AI Factories and Accelerated Infrastructure
At the core of this transformation is the emergence of what companies now call AI factories—purpose-built data centers designed specifically for AI training, inference, and deployment.
Unlike traditional data centers, these facilities are optimized for massive parallel processing, high-throughput workloads, and large-scale model operations. NVIDIA outlined multiple generations of accelerated computing platforms driving this shift, including Hopper, Blackwell, and the newly announced Vera Rubin architecture.
Each generation delivers exponential performance gains while lowering the cost of AI computation, making enterprise-scale AI deployment increasingly economically viable.
Agentic AI and the Explosion of Compute Demand
Another dominant theme was the rise of agentic AI—systems designed not merely to generate responses, but to reason, plan, reflect, and act autonomously.
These systems generate so-called “thinking tokens,” representing internal reasoning, decision-making, and multi-step planning processes. As AI models grow in complexity, computing demands are expanding rapidly. Executives noted that model sizes are already moving from hundreds of billions of parameters into the multi-trillion range, driving exponential growth in infrastructure requirements.
Hybrid AI: Intelligence Across Devices and Cloud
Lenovo outlined a hybrid AI architecture that distributes intelligence across multiple layers: personal devices, edge systems, private cloud environments, and large-scale AI factories.

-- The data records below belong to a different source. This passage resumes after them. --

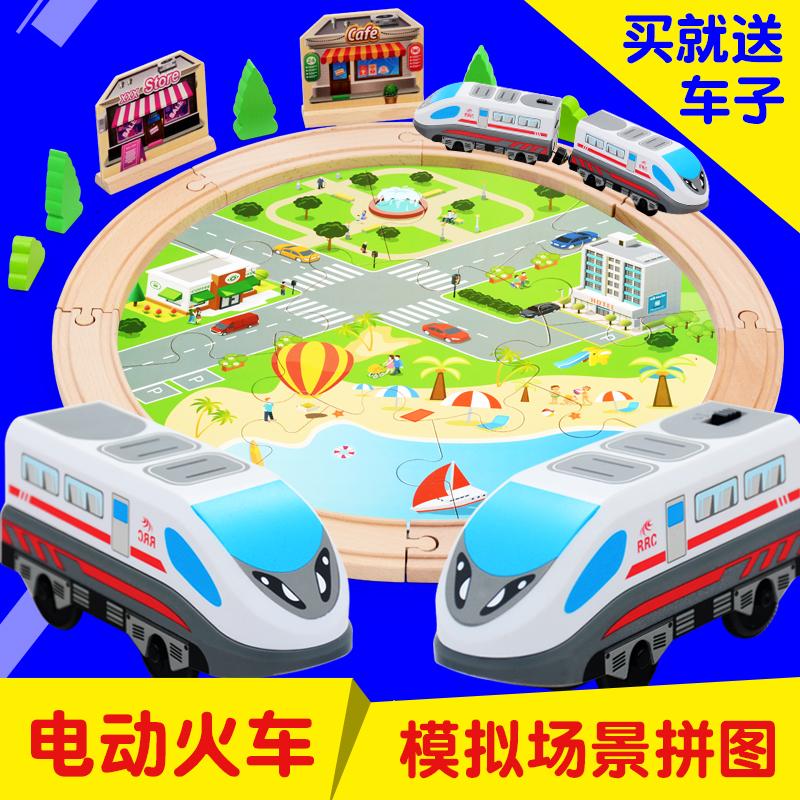 和谐号小火车头套装电动火车木质轨道车木制轨道积木益智儿童玩具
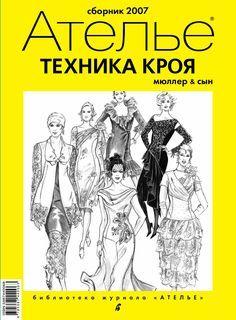 Сборник «Ателье-2007». Техника кроя «М.Мюллер и сын». Конструирование и моделирование одежды.  Сборник необходим каждому, для кого шитье является профессией или любимым занятием для души. http://modanews.ru/books/atelie2007 В издание вошли основные уроки конструирования женской одежды, опубликованные в 2007 году в популярном журнале «Ателье».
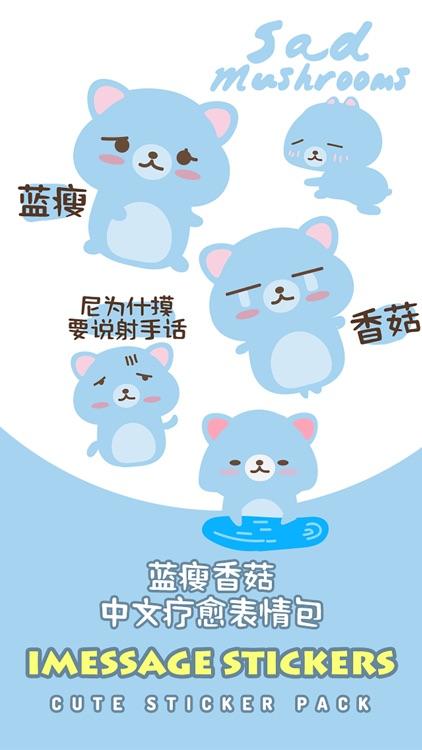 蓝瘦香菇 - 我懂你的心情(中文疗愈表情包) screenshot-4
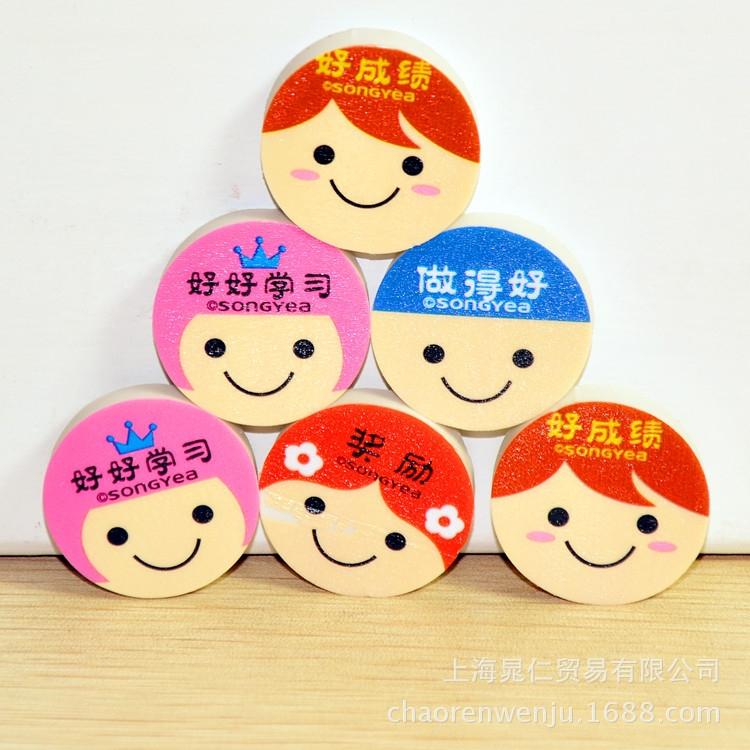 韩国创意文具批发 教学鼓励橡皮擦 幼儿园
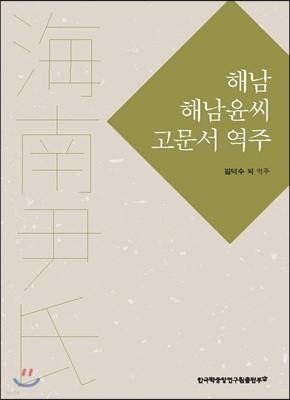 해남 해남윤씨 고문서 역주
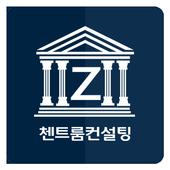 첸트룸컨설팅, 다국어,국내,국외,외국어, icon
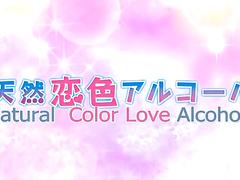 Tennen Koi-iro Alcohol ep2 ENG SUB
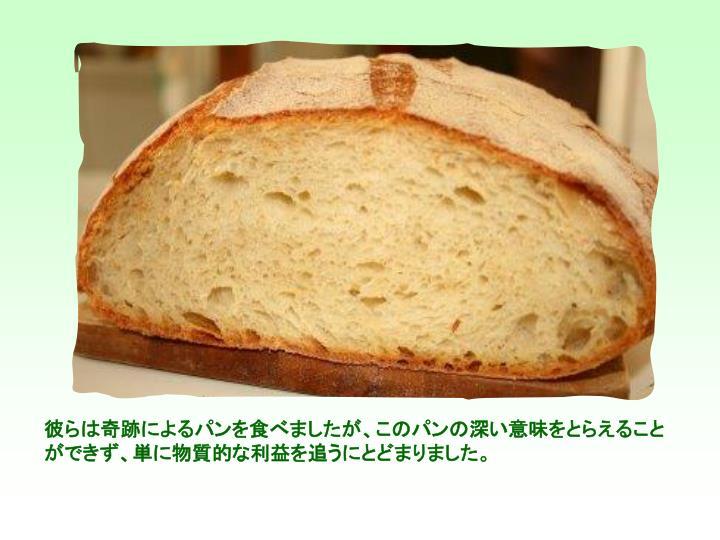 彼らは奇跡によるパンを食べましたが、このパンの深い意味をとらえることができず、単に物質的な利益を追うにとどまりました。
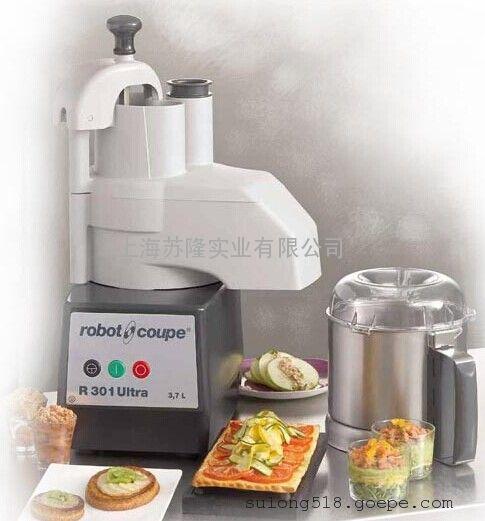 罗伯特CL50 Ultra 蔬菜加工机 切菜机 食品处理机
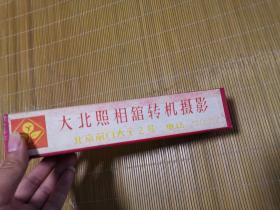 老照片 1984年北京商学院第六届学生代表大会全体代表合影留念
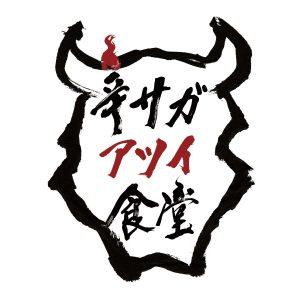 辛サガアツイ食堂_logo_icon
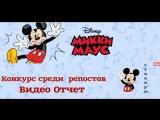 VIDEO HD ОТЧЁТ стикеры мики маус 3.03.18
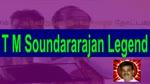 T M Soundararajan Legend & 2007 ஆம் ஆண்டு இராமவாரம் தோட்டத்தில் நடத்திய புரட்சித்தலைவர் விழாவின். பகுதிகள்.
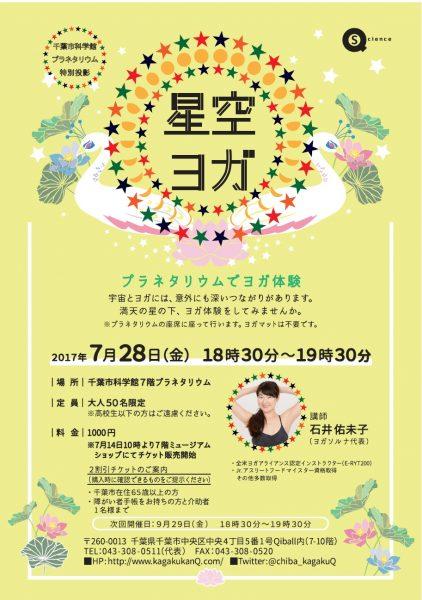 プラネタリウム特別投影「星空ヨガ」@千葉市科学館<7/28(金)>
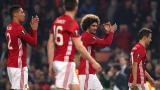 Манчестър Юнайтед и Селта Виго завършиха 1:1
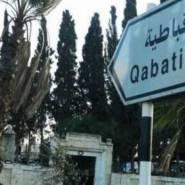 محافظ جنين يعلن إغلاق بلدة قباطية أربعة أيام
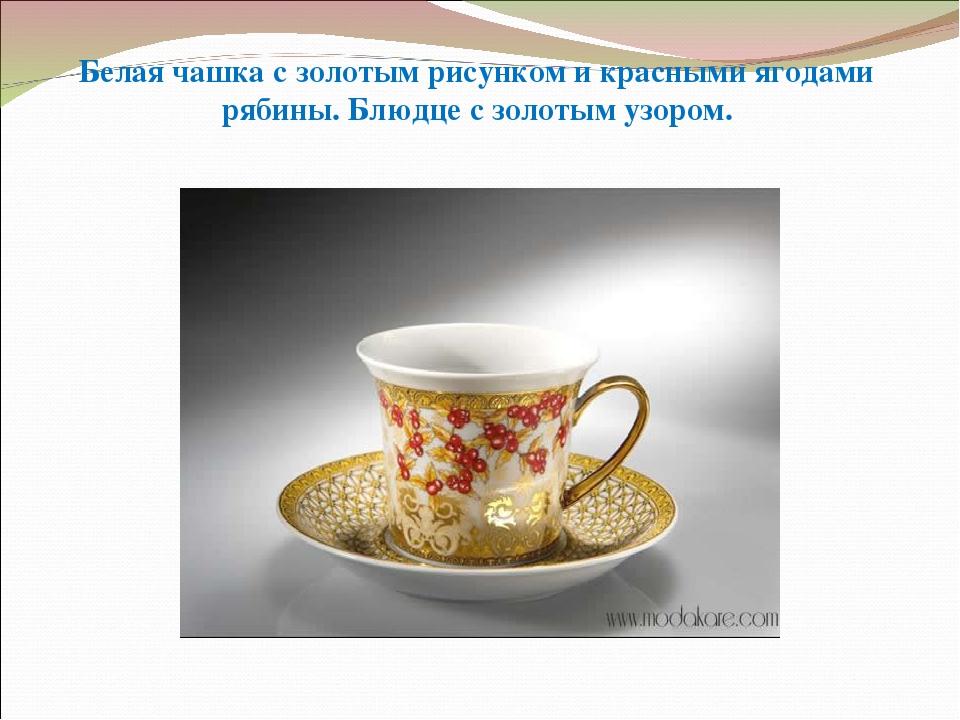 Белая чашка с золотым рисунком и красными ягодами рябины. Блюдце с золотым уз...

In this model, smaller AI systems operate locally on devices, while larger models run in cloud infrastructure. Tasks are dynamically routed based on latency, performance, cost, and security requirements. The goal is to make AI more accessible while reducing complexity for both users and organizations.
Partnerships Powering Global Deployment
Strategic partnerships were presented as critical to scaling AI infrastructure worldwide.

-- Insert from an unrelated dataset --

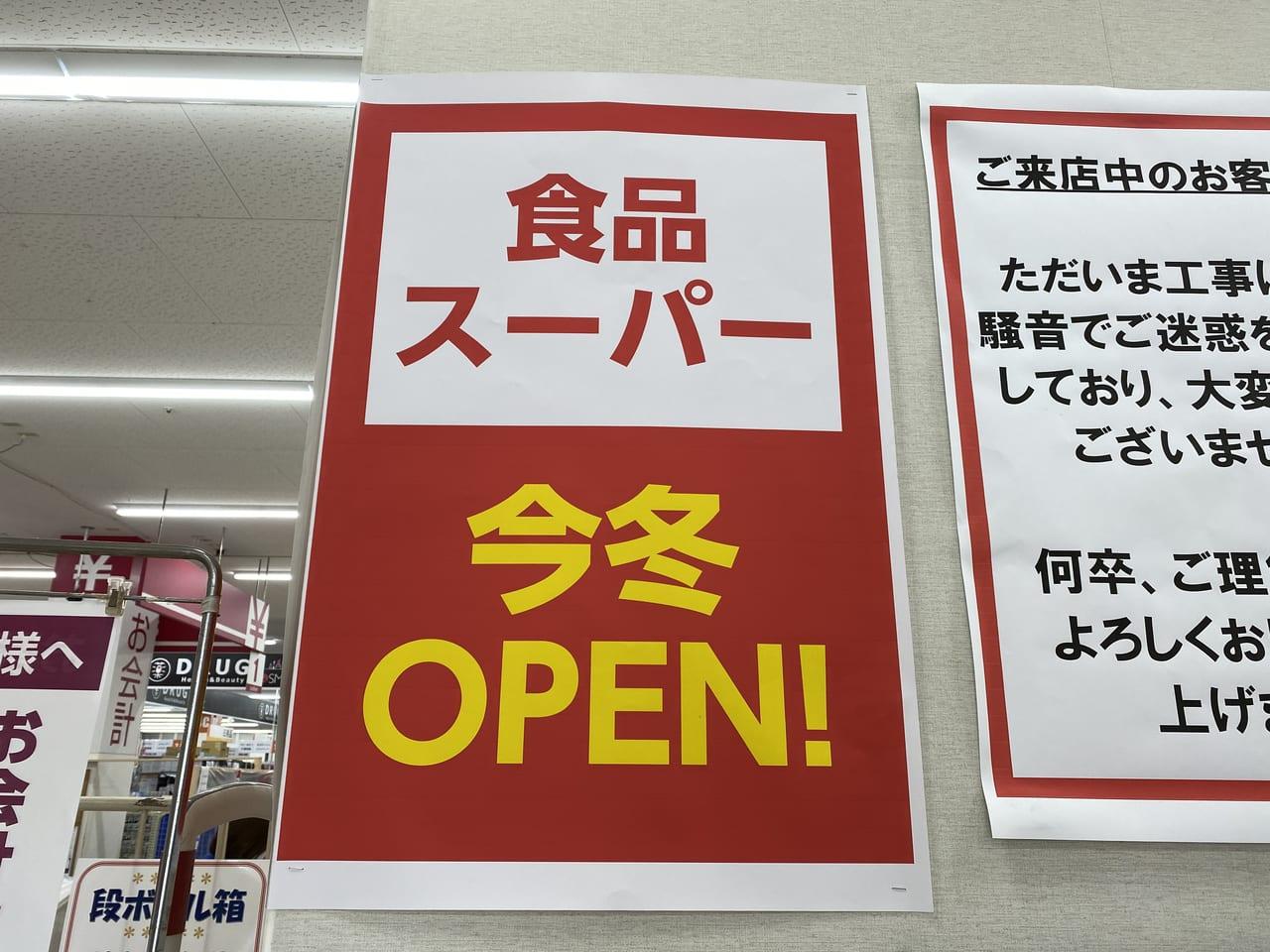 オープンのおしらせ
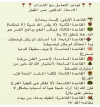 ٢٠١٨٠٦٢٧_٠٣١٥٥٤.png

Lenovo and NVIDIA announced an expanded collaboration to deploy AI factories globally, combining NVIDIA’s accelerated computing platforms with Lenovo’s manufacturing scale, cooling systems, and global services infrastructure. The objective: reduce deployment complexity and dramatically shorten the time from installation to operational AI use.
Intel and Lenovo also reaffirmed their long-standing partnership, focusing on AI-powered PCs, enterprise systems, and data center platforms designed to support AI workloads across devices and cloud environments.

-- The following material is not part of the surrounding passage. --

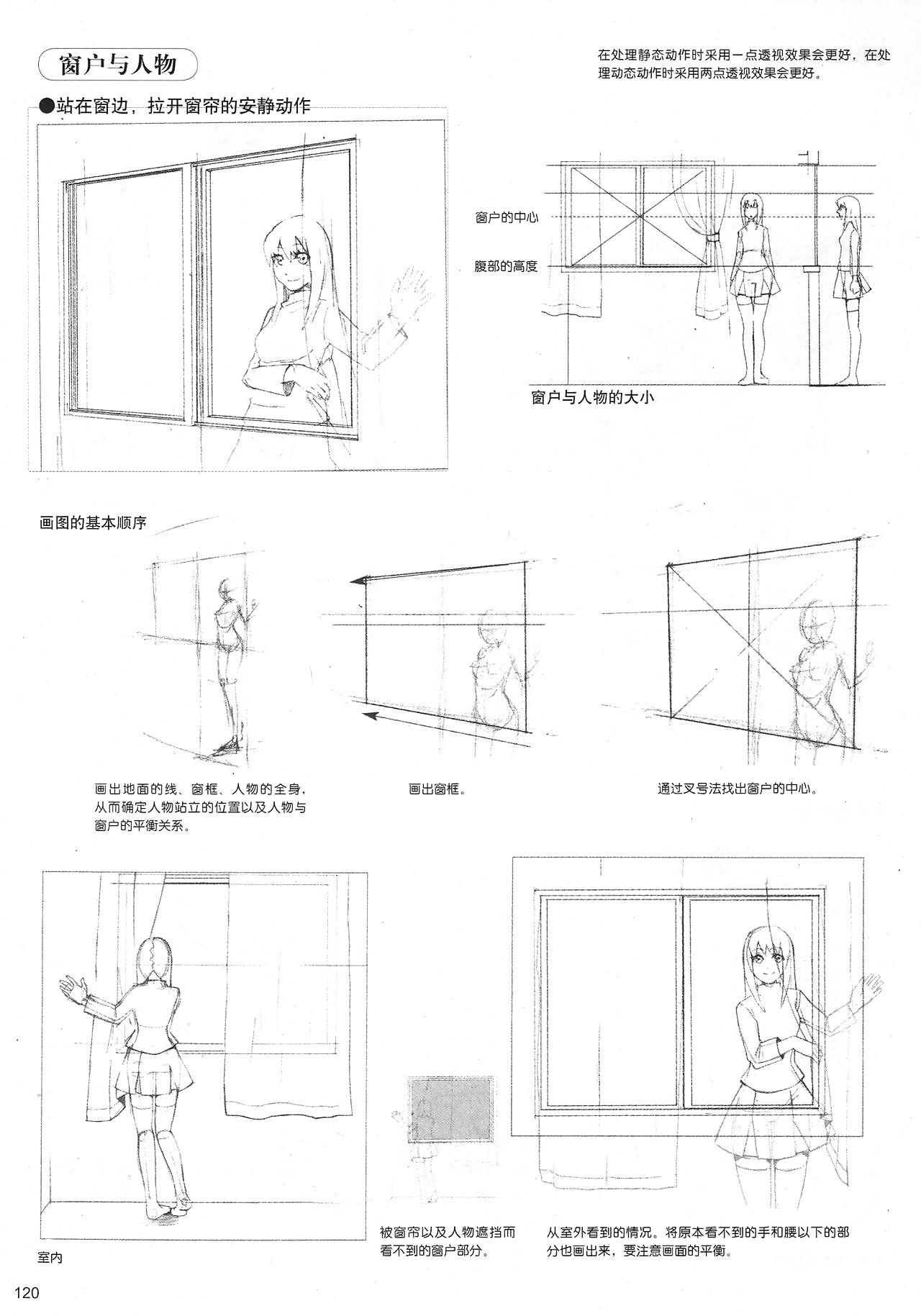 Regardless how beside Attitude Manga: Sketching Manga-Style Expanse 4: On all sides Here Ken - faithfulness 7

From Intelligence to Action
Speakers emphasized that AI is moving beyond analytics and insight generation toward real-time action and automation.
Next-generation AI systems are increasingly being designed to execute workflows, manage operations, coordinate tasks, and operate autonomously across enterprise systems. This shift is expected to reshape industries including manufacturing, logistics, healthcare, entertainment, and even global sporting events.
A New Computing Era
Leaders at CES 2026 framed the current transition as one of the largest technological shifts in modern history—comparable to the rise of the internet or mobile computing.
In this new paradigm:
- AI systems replace traditional application frameworks
- Accelerated computing replaces CPU-centric architectures
- AI factories replace conventional data centers
- Intelligent agents replace traditional interfaces
The result is the emergence of an AI-native digital ecosystem.
Looking Ahead
As AI infrastructure, models, and systems continue to evolve, the boundaries between software, hardware, and intelligence are rapidly dissolving.
What is emerging is not simply a new generation of technology, but a new foundation for digital society—one in which intelligence itself becomes infrastructure.
At CES 2026, that future no longer appeared theoretical.
It is already being built.

The evening concluded with a live performance by Gwen Stefani, showcasing the Sphere’s immersive audio-visual capabilities and underscoring the fusion of technology, entertainment, and AI-driven experiences.